Items from a data source:
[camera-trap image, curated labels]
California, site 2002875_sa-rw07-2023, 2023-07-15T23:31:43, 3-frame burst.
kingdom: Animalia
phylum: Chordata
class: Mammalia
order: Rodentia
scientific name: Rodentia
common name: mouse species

**What to work on**.
Nothing should be altered. Set down all the data again.

**Response area**.
[camera-trap image, curated labels]
California, site 2002875_sa-rw07-2023, 2023-07-15T23:31:43, 3-frame burst.
kingdom: Animalia
phylum: Chordata
class: Mammalia
order: Rodentia
scientific name: Rodentia
common name: mouse species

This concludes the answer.